● Given text:
<<<<

Less stuff, less burden, and less consumption.

Get rid of your things, buy less — and your life will be fulfilled. That’s a misinterpretation.

A simple decline in consumption — without the proper attitude — will not improve your life in the long run.

The nuance lies in intentional consumption.

Intentionality focuses on the reasons behind a certain consumer decision.

When talking about mindful living, many people highlight the sustainability argument — live mindfully to reduce your ecological footprint. All well and good, but this is not my point.

You might see minimalism as a way to save the polar bear, to improve your finances, or to resist trends. Reasons vary

The main goal is to cultivate minimalist values and to align them with your consumption habits.

Consequently, your why is essential. In the spirit of mindful living, it doesn’t matter what you buy. It matters why you buy it.

On this basis, here are eight minimalist consumer habits to help you develop a personal set of values.

>>>>

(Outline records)
<<<<

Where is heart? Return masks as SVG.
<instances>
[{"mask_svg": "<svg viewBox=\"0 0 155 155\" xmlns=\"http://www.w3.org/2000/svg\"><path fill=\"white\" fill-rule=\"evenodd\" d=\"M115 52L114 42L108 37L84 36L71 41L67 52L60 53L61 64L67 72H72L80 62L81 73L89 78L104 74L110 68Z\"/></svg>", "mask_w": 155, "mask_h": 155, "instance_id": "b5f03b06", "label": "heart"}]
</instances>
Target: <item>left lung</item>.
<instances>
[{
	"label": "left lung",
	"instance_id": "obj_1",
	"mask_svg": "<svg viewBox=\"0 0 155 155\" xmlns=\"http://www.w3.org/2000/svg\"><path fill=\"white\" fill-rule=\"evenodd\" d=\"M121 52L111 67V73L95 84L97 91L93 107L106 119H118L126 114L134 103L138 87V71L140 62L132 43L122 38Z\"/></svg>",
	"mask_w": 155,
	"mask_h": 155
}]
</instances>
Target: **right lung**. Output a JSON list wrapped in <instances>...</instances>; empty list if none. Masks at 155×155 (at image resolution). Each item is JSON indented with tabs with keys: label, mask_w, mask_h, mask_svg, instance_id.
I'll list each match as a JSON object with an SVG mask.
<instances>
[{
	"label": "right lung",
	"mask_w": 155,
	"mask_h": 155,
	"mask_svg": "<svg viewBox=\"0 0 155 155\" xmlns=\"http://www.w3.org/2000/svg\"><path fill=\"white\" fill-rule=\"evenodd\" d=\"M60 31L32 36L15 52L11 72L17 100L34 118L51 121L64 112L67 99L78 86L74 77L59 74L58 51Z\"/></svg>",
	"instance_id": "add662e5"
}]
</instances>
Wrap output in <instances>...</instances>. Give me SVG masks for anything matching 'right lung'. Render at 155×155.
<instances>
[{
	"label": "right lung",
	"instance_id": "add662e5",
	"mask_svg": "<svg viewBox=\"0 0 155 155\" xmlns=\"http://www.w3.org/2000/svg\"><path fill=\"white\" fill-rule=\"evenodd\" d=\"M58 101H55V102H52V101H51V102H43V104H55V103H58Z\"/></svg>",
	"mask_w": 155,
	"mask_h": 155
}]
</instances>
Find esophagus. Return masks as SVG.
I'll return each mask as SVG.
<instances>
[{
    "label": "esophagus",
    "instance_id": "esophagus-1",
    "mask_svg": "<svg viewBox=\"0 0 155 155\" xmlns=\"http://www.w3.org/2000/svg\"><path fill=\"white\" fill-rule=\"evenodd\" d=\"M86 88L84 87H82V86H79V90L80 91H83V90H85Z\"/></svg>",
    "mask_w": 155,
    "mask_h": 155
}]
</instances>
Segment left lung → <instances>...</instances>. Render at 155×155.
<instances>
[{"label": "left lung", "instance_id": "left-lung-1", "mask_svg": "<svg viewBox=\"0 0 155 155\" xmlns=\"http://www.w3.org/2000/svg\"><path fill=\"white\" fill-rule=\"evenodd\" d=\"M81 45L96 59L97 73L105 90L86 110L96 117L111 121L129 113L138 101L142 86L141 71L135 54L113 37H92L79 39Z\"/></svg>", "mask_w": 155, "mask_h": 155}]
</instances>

>>>>

● What this exercise asks:
- 1) Please answer these questions about the passage on mindful consumption:
(a) What does intentionality focus on?
(b) Which argument do many people highlight when talking about mindful living?
(c) How many minimalist consumer habits does the passage introduce?
- 2) Rewrite the passage on mindful consumption from "When talking about" up to and including "not my point.", substituting "environmental argument" for "sustainability argument".

● Exercise results:
- 1)
(a) The reasons behind a certain consumer decision.
(b) The sustainability argument.
(c) Eight.

- 2)
When talking about mindful living, many people highlight the environmental argument — live mindfully to reduce your ecological footprint. All well and good, but this is not my point.